Страна, в стране, страной, на страны –
склоняя память до затменья
глухие родовые раны
кровят сквозь вязи поколений.

Отечество мое в прошедшем
никак не может устояться –
ему раздваиваться между,
а тем и этим оставаться.
Его изогнутые сосны
хранят тревожные преданья,
но откровения несносны,
невыносимы оправданья.

Огонь как будто бы притушен.
Зима пятнадцатого года.
Все чаще приступы удушья
и колебания погоды.

Дмитрий Бураго родился в Киеве в семье известного лите­ра­туроведа и издателя С. Б. Бураго. Окончил филологический фа­культет Киевского педагогического института.

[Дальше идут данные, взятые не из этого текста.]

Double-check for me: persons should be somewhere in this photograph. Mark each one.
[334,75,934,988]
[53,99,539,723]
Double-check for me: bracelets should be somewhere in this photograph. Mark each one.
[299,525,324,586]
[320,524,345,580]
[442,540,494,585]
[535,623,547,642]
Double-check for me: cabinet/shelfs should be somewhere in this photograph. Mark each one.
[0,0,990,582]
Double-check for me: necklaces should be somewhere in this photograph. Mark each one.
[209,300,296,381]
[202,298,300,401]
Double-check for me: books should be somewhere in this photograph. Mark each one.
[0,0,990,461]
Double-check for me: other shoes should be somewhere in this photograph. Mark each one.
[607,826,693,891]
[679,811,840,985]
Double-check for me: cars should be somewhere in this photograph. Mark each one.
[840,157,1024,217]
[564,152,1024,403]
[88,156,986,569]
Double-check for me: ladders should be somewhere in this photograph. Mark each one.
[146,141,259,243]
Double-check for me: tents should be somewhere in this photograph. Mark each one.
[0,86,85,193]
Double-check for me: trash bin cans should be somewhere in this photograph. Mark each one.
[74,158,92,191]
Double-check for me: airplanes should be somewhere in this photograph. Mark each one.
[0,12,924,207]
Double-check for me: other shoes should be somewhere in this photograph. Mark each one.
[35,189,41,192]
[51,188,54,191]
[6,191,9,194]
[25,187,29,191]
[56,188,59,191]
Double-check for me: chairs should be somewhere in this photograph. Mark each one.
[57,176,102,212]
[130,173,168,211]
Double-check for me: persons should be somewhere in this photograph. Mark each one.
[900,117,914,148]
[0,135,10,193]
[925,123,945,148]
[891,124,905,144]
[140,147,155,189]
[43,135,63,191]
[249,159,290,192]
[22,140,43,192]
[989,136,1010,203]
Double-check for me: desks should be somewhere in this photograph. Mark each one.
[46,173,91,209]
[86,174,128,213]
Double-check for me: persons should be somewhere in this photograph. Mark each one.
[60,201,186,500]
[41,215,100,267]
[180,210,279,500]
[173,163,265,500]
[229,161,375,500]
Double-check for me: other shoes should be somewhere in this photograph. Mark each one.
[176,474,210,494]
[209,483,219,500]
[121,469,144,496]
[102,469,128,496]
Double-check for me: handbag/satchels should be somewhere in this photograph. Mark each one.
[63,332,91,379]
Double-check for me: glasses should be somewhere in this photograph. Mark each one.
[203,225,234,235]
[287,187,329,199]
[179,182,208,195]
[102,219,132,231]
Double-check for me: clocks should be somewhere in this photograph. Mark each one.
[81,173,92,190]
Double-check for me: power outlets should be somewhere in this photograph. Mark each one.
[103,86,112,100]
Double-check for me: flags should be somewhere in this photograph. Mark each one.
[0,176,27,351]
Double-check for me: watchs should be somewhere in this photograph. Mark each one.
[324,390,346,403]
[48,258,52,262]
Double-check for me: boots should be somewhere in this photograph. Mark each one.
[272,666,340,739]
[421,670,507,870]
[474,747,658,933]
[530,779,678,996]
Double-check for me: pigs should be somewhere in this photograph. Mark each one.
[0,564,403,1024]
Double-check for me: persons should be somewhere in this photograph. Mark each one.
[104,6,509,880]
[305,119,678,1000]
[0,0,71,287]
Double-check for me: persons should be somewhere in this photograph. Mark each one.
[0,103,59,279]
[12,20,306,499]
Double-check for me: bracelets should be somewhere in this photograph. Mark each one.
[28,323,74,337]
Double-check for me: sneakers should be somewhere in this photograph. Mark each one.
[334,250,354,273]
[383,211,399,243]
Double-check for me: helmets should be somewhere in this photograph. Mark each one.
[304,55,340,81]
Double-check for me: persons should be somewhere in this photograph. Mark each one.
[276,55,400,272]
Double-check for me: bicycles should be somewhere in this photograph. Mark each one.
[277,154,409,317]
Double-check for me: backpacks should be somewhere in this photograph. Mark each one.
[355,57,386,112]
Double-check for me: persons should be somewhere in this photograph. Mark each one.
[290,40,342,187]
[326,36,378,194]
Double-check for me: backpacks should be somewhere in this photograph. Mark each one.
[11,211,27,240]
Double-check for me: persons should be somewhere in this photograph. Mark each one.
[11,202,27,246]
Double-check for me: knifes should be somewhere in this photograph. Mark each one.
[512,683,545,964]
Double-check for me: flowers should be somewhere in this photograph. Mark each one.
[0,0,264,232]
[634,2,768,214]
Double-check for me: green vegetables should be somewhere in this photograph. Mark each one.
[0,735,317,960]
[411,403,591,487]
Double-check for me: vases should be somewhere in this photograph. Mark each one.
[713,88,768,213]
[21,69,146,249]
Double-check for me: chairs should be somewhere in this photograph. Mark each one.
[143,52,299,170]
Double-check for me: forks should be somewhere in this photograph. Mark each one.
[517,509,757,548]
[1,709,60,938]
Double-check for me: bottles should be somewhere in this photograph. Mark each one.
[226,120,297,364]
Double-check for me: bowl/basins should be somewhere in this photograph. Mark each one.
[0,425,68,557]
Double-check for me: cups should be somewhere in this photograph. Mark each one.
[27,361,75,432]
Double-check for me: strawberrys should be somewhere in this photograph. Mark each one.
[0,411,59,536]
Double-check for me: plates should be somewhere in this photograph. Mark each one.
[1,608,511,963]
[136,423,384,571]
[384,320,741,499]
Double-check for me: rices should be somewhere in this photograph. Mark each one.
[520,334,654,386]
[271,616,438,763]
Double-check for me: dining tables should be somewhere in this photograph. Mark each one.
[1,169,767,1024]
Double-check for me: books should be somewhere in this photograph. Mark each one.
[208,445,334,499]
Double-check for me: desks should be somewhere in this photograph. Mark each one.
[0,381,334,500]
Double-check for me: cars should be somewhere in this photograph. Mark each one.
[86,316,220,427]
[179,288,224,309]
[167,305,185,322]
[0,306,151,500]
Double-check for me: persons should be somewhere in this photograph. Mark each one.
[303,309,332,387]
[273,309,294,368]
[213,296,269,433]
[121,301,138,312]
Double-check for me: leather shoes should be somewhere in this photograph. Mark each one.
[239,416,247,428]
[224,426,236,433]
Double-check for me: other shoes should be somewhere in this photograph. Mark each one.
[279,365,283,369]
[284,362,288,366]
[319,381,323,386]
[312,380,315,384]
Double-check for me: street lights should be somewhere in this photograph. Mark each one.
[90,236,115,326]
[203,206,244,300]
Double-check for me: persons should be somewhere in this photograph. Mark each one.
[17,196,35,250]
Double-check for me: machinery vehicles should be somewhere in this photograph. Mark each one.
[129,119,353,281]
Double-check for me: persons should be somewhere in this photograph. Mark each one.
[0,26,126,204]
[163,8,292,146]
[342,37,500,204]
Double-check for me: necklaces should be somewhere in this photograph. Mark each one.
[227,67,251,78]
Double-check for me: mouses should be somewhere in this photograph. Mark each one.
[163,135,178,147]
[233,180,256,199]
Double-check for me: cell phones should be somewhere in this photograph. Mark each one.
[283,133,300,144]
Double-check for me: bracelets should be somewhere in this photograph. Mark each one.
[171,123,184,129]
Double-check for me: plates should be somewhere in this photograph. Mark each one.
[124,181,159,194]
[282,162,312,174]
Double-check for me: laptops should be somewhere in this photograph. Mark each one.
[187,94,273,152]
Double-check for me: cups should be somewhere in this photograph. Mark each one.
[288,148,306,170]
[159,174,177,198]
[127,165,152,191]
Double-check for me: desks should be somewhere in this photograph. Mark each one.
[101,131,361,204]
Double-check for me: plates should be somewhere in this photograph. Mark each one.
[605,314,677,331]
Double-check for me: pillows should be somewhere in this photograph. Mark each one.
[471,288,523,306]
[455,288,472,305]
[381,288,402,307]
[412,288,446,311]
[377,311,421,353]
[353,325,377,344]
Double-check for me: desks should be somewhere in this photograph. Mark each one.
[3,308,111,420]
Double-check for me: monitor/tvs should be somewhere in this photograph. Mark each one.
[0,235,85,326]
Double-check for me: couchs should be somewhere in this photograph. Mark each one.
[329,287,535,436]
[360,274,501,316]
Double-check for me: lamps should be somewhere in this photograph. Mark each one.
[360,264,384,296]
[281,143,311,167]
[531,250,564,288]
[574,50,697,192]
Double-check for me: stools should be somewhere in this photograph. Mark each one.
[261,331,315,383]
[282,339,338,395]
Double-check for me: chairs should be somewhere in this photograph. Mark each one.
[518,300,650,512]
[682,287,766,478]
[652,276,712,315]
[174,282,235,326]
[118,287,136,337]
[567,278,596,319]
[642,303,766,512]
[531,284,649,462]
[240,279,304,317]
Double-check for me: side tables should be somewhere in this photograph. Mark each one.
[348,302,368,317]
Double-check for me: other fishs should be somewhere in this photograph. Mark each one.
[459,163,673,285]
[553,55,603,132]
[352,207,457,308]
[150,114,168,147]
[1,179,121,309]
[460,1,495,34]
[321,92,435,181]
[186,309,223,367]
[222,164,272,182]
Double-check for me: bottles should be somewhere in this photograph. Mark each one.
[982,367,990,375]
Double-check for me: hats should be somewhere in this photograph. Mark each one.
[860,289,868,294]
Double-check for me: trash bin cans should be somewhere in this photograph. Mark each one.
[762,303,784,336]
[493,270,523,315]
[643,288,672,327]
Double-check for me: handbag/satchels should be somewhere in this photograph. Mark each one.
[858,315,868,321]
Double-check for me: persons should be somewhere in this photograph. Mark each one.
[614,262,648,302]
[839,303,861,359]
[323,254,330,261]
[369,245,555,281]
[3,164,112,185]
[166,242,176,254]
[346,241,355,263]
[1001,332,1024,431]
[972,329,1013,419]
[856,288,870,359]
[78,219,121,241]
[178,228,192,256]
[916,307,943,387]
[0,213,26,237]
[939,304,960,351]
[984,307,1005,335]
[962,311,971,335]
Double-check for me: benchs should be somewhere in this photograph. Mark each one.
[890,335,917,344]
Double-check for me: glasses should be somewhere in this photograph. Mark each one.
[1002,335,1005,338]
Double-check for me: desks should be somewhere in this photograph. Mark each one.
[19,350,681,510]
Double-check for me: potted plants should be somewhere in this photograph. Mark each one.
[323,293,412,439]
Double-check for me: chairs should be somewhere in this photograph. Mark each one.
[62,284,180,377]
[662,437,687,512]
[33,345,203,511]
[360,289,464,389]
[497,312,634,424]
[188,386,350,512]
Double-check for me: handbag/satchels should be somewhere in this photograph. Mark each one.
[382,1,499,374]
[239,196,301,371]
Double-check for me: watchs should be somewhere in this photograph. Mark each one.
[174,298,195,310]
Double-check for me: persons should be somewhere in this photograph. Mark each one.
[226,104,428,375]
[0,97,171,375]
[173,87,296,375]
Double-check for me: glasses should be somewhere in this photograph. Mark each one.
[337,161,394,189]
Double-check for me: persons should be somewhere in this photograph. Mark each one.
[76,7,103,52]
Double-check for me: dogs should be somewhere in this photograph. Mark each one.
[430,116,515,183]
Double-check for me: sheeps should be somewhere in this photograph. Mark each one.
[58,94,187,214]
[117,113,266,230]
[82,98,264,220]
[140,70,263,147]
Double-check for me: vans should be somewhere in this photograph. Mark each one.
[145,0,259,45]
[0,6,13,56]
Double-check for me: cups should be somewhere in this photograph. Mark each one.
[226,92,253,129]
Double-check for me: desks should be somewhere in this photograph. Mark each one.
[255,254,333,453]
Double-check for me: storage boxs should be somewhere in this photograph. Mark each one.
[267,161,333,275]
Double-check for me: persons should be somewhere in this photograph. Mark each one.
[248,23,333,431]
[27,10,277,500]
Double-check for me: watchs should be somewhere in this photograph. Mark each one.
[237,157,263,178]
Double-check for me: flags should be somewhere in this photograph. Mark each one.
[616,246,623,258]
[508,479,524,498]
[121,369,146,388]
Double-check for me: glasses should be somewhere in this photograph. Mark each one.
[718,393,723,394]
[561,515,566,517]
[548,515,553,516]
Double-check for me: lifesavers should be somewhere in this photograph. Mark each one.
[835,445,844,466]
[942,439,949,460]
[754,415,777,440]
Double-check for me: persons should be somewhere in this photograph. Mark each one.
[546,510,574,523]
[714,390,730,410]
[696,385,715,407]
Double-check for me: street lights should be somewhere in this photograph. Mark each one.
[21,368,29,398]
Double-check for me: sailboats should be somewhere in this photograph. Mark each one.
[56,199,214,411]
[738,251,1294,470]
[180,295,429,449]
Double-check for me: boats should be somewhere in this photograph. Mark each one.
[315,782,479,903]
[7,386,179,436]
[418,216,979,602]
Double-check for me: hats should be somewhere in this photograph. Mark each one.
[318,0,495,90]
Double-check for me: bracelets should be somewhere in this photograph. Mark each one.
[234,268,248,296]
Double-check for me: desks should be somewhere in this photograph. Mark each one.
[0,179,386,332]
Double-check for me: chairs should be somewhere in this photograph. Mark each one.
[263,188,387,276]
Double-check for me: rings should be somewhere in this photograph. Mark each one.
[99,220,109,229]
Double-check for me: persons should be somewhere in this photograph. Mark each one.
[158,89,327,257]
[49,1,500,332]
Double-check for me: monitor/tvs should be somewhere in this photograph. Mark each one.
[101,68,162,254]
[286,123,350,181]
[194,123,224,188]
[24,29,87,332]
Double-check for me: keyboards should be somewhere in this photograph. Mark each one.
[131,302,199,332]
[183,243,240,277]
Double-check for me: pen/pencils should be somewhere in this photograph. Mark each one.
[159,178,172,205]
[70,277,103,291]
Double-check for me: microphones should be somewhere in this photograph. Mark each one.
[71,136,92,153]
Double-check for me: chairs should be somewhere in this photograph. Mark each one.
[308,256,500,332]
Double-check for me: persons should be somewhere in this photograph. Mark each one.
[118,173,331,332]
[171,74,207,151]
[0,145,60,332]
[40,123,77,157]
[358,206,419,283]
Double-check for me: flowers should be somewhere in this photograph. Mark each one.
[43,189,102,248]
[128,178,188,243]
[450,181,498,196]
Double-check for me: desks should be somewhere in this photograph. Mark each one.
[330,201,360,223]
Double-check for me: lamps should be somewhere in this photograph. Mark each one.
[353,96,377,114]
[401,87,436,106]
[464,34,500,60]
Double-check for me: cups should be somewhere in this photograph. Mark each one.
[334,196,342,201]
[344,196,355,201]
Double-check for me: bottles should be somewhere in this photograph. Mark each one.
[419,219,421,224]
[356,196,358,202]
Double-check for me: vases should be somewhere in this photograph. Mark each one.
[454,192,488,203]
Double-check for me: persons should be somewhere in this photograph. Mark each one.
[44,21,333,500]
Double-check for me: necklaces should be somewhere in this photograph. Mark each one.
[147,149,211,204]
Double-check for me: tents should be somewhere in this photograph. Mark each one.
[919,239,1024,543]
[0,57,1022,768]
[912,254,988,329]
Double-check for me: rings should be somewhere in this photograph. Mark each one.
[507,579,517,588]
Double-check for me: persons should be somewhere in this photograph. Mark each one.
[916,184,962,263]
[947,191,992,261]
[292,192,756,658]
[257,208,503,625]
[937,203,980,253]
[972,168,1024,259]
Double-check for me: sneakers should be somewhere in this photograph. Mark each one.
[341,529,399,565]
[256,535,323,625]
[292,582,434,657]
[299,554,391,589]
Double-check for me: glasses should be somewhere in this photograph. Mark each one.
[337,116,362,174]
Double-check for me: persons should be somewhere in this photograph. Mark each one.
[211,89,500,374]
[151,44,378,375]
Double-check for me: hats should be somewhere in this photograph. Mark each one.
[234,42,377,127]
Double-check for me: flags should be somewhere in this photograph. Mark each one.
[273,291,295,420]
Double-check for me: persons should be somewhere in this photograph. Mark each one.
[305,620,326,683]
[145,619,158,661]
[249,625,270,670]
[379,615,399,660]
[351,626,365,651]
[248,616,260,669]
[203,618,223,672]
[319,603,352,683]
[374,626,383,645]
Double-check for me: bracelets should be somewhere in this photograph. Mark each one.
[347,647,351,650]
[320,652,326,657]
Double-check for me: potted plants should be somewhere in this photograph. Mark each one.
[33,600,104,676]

Занимался пре­по­да­вательской деятельностью.

Публиковался в журналах «Континент», «День поэзии», «Ра­дуга», «Многоточие», «Самватас», «Collegium», «Соты», «Юрьев день», «София», «Футурум Арт», «Альманахе Поэзия», в «Антологии русского верлибра», антологии «Русские поэты Украины», антоло­гии стихов о войне «Время Ч», поэтической антологии «Киев XX век» и др. Автор нескольких поэтических книг.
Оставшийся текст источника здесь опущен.